What I find particularly interesting in Luhmann-Badiou’s approach, however, is this excess, this multiplicity, that perpetually seems to haunt the elements and relations constituting a system. The impression I’ve often gotten when reading Althusser, Foucault, or Butler is one of grim determinism, where my being as a social being is so thoroughly pervaded by relations of power or ideology, that any action I undertake is already undertaken in the name of that power or ideology (since I myself, as an element of the social system, am nothing but the manner in which I have been constituted as an element). That is, there is a certain inevitability to social relations as theorized by these thinkers that leaves little hope of change or escape. However, in indicating this excess of mathematically computable relations over selectively governed relations, Luhmann-Badiou alludes to a chaos that perpetually haunts any organization– mirroring, perhaps, what Deleuze-Simondon refers to as the “preindividual” or the “singular” –which provides a source of change and resistance. It is this excess that we witness in moments of revolution, orgiastic celebration, mob outbreaks, etc. In all of these instances, selective relational organizations break down, and we encounter something like a swarm without identity (the uncountable, the without-distinguishing-feature). By emphasizing the element of excess over organization, one gets the sense that perhaps certain questions have been posed in the wrong way, that there has been too much focus on organization and structure rather than what oozes out from the edges of systematicity. Perhaps it is in thinking the exess of possible relations over actual relations, that something like an Enlightenment subject becomes possible, a subject described by Zizek, when remarking that,
The cogitois not a substantial entity but a pure structural function, an empty place (Lacan’s $)– as such, it can emerge only in the interstices of substantial communal systems. The link between the emergence of the cogito and the disintegration and loss of substantial communal identities is therefore inherent, and this holds even more for Spinoza than for Descartes: although Spinoza criticized the Cartesian cogito, he criticized it as a positive ontological entity– but he implicitly fully endorsed it as the “position of the enunciated,” the one which speaks from radical self-doubting, since even more than Descartes, Spinoza spoke from the interstices of the social space(s), neither a Jew nor a Christian… (The Parallax View, 9)
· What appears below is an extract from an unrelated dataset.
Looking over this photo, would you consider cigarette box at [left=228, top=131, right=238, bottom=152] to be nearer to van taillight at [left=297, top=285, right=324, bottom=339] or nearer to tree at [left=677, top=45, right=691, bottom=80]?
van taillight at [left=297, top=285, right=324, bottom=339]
…But a void. What Spinoza (or Descartes) was able to see as a result of their unique experience was the excess of multiplicity– multiplicity qua multiplicity –underlying any social organization, or the bubbling chaos beneath social organizations. Descartes experienced this as a result of his extensive travels and wanderings, while Spinoza experienced that as a result of being excluded from both the Jewish and Christian communities of Amsterdam. In occupying this position, both Descartes and Spinoza were able to see the ultimate contingency of how social elements and their relations are organized, and thereby experience themselves as a pure void. In this regard, the mistake of critiques of the subject such as those found in Althusser, Foucault, Deleuze, and Butler, is to suppose that it is a substantialist notion of the subject that is at stake in figures such as Descartes. These critiques end up replacing one substances (self-present res cogitans) with another substance– social customs, habituations, language, power, intensities, etc. However, what is important in Enlightenment thinkers such as Descartes is not their substantialist conception of subjectivity, but precisely their insight into the subject as void, empty, in disjunction with any possible predicate with which it might occupy. Is it not precisely for this reason that the idea of multitudes as a break from all tradition was formulable only by the thinkers of the Enlightenment? Doesn’t the critique of these thinkers as presupposing a substantial subject determined by culture essentially miss the point… That the subject of Enlightenment was always a homeless subject, a subject that had lost it’s tradition and home through it’s very tradition? Would not the goal of a renewed Enlightenment thought be to become “a-topos“?